Tuesday, July 5, 2011

2nd Hand sewing machines: Identifying the clutter that comes with them!

I recently acquired a Necchi Mira.  It’s a cast iron machine in what’s called a ‘Coronet’ cabinet.  This looks like a small chest of drawers but the front (with three drawer pulls) is actually just a false cover for the bench, which pulls out and away from the usual desk type of cabinet.  The pulls get yanked on over the years (and the seat is purty heavy) and the top one is missing (aargh!).  I doubt I can find a replacement (these have two screws on the back at 2” center) so I’ll probably need to buy a full new set from one of the Home stores (unless one of you can help?).
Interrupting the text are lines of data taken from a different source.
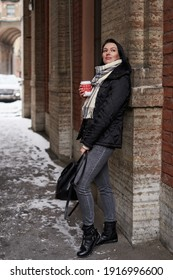 a beautiful woman with shoulder-length dark hair stands in winter clothes, leaning her back on a stone wall and holding a red disposable cup in her hands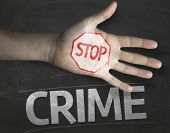 Educational and Creative composition with the message Stop Crime on the blackboard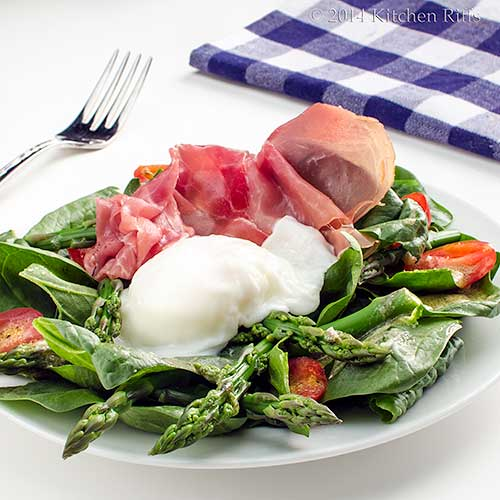 Asparagus and Spinach Salad topped with prosciutto and a poached egg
I digress already: here’s the dilemma:

You have a terrific old SM (sewing machine…some of my pals have written me some very strange replies when I forget to translate that one!) with loads of widgets, clutter, thread and you-name-its in the drawers.  Maybe the previous owner (who is usually the younger female relative of an old lady who died) even donated several shoe-boxes of miscellaneous sewing paraphernalia.  There was probably a clause in the contract that said “No picking, take it all or nothing!”.  So now someone else’s problem has become your own.
You get home and unload it all from the car, which is now rendered sans housing for the unforeseeable future.   You are amazed at the mountain of clutter that lays before you and the sheer volume of large black spiders with hour-glass markings running to the four corners of your formerly tidy domicile.  So you run inside for a swift jar of cooking sherry…yeuch!  You resist the urge to dash out immediately for a fifth of decent vodka.  Instead, you contemplate your folly!

You spend 3 days cutting the thread that’s tangled up between the bobbins, reels, zips and other paraphernalia of a lifetime of messy sewing activity.  Then you spend yet another day prying out rusty pins from the teeny space between bits of wood at the bottom of drawers and the task begins to pall on you.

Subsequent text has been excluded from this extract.